Tunnel tolls will rise by 10p to £1.70 for journeys by car, and HGV drivers will be forced to fork out £3.40 – an extra 20p per trip.
It’s a complete rip-offTris Gallagher
The changes are to be brought into force in April – three months later than expected –- but the delay hasn’t quelled the fury of fed-up tunnel users.
A meeting of the North East Combined Authority (NECA) was told yesterday that the level of tolls is set by a formula which relies on the inflation rate, with prices set to rise annually and the cost for HGVs going up by twice that for cars.
As increases in charges are limited to whole 10p figures, the inflation rate was so low this January that the planned rise was put back.
The proposed increase will now take effect from Sunday, April 3.
The current toll rate for cars was set in January 2013, with the HGV figure set 12 months later
Drivers vented their anger on the Shields Gazette’s website and Facebook page – branding the rise ‘disgusting’ and a ‘complete rip-off’.
Peter Watt said: “Scrap the tolls. If it’s good enough for Scotland, it’s good enough for us.”
David Benham added: “It is cheaper to drive over Tyne Bridge and down north side. Greed.”

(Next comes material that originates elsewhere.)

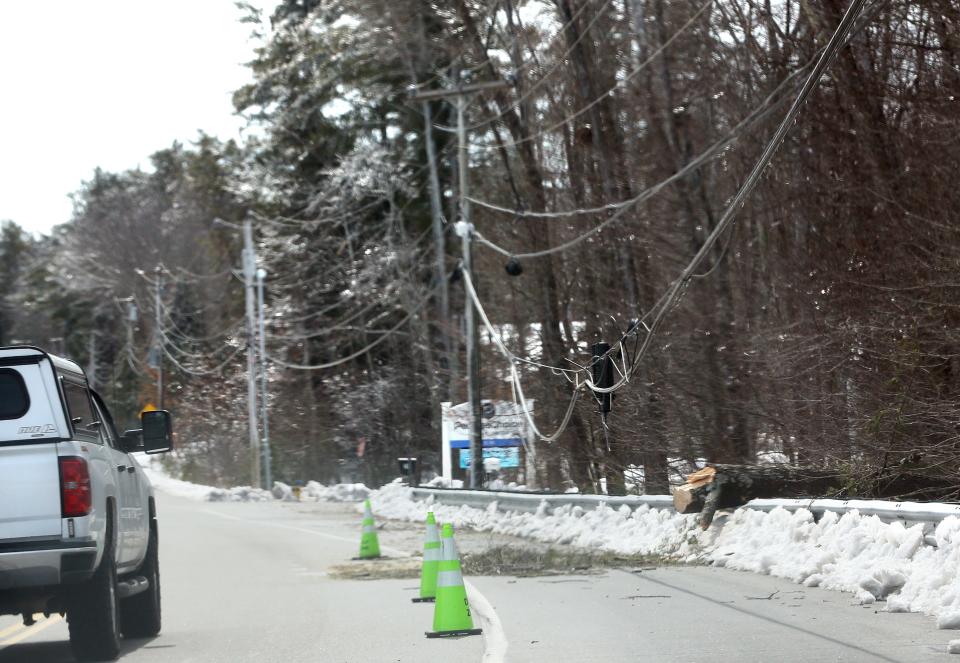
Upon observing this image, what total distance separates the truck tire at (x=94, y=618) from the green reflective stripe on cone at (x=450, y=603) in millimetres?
2444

Lee Gibson called for an end to toll charges, saying: “Road tax should allow you to drive toll free anywhere.”
Writing on the Gazette’s Facebook page, he said: “It’s a complete rip-off. The money those tunnels generate over a 24-hour period is astronomical.”
Warren Whitehead said; “Absolutely disgusting, it’s already extortionate and that’s with 10% off with a permit. Once the A1 is fully open, I’ll be using that to and from work.”
The Road Haulage Association (RHA) says customers will ultimately be forced to foot the extra bill being faced by firms.
It says firms have been using the Tyne Tunnel more than usual because of the roadworks on the A1 Western Bypass.
RHA spokeswoman Kate Gibbs said: “Any cost has to be passed on and it will inevitably be refelcted in the rate for the job,”
Funding for the tunnels is ring-fenced within NECA’s budget and comes entirely from tolls and existing reserves.
The forecast for 2015/16 shows an increase in toll income, as traffic has been higher than predicted, but the rise in income will largely be eaten up by increased payments to tunnel operator TT2 Ltd, as the amount it is paid is based on the traffic figures.
However, the rise in toll income still means the shortfall in funding is likely to be ‘significantly improved’, which means the amount that will have to be used from the tunnel’s reserves to make up the difference will be reduced to an estimated £289,000.
A spokesman for TT2 limited, which operates the Tyne Tunnel, said; “The proposed toll increase would be the first for more than two years.
“The tolls for the Tyne Tunnels are set by the North East Combined Authority (NECA) and are necessary to pay for the cost of developing the second tunnel, and running both tunnels.
“The addition of the second tunnel has improved the daily commute for tens of thousands of customers every day and brought benefits to businesses across the region.”